■ Document text ■
** begin **

1. $ \sin\frac{5\pi}{6} $

- $ \frac{5\pi}{6} $ is in Quadrant II.
- Reference angle: $ \pi - \frac{5\pi}{6} = \frac{\pi}{6} $
- $ \sin\frac{\pi}{6} = \frac{1}{2} $, and sine is positive in QII.
- $ \boxed{\frac{1}{2}} $

2. $ \cos\frac{7\pi}{6} $

- $ \frac{7\pi}{6} $ is in Quadrant III.
- Reference angle: $ \frac{7\pi}{6} - \pi = \frac{\pi}{6} $
- $ \cos\frac{\pi}{6} = \frac{\sqrt{3}}{2} $, but cosine is negative in QIII.

** end **

■ Supplied data ■
** begin **

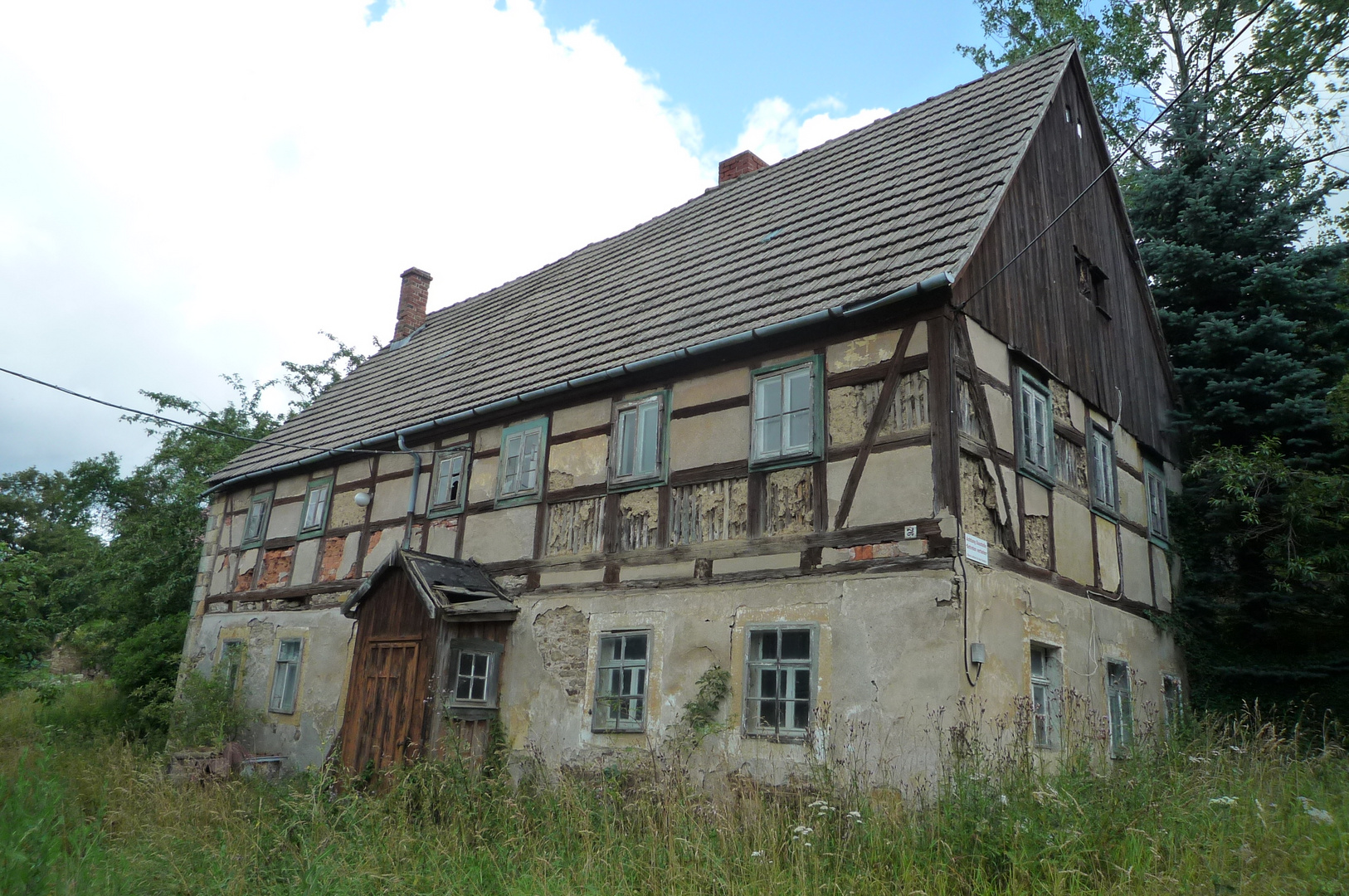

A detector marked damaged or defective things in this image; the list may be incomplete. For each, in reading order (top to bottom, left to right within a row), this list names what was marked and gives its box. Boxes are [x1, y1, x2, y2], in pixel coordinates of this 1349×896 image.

rusty drainpipe [395, 431, 421, 551]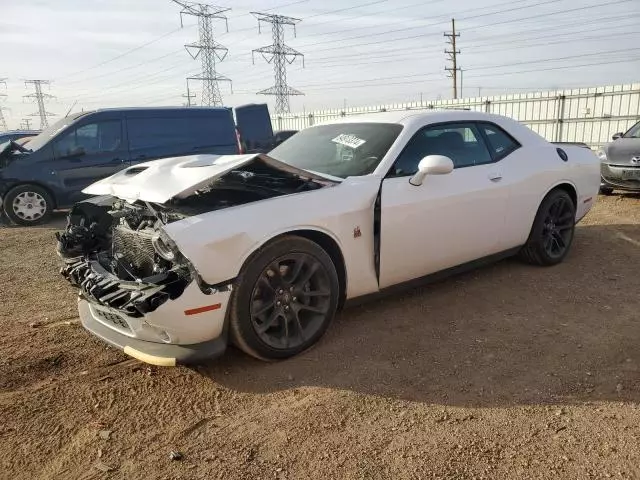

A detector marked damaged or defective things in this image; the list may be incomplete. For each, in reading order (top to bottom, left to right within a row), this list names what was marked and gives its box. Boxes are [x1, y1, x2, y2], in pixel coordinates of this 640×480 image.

crumpled hood [82, 154, 332, 202]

** end **

■ Required actions ■
1. Answer these from the trigonometry solutions:
(a) Which quadrant is 5π/6 placed in?
(b) What reference angle is found for 7π/6?
(c) What value is given for cos(π/6)?
2. Carry on the trigonometry solutions from their last line.

■ Answers ■
1.
(a) Quadrant II
(b) π/6
(c) √3/2

2.
- $ \boxed{-\frac{\sqrt{3}}{2}} $

3. $ \sin\frac{3\pi}{4} $

- $ \frac{3\pi}{4} $ is in QII.
- Reference angle: $ \pi - \frac{3\pi}{4} = \frac{\pi}{4} $
- $ \sin\frac{\pi}{4} = \frac{\sqrt{2}}{2} $, positive in QII.
- $ \boxed{\frac{\sqrt{2}}{2}} $

4. $ \cos\frac{11\pi}{6} $

- $ \frac{11\pi}{6} $ is in QIV.
- Reference angle: $ 2\pi - \frac{11\pi}{6} = \frac{\pi}{6} $
- $ \cos\frac{\pi}{6} = \frac{\sqrt{3}}{2} $, cosine is positive in QIV.
- $ \boxed{\frac{\sqrt{3}}{2}} $

5. $ \sin\frac{5\pi}{4} $

- $ \frac{5\pi}{4} $ is in QIII.
- Reference angle: $ \frac{5\pi}{4} - \pi = \frac{\pi}{4} $
- $ \sin\frac{\pi}{4} = \frac{\sqrt{2}}{2} $, but sine is negative in QIII.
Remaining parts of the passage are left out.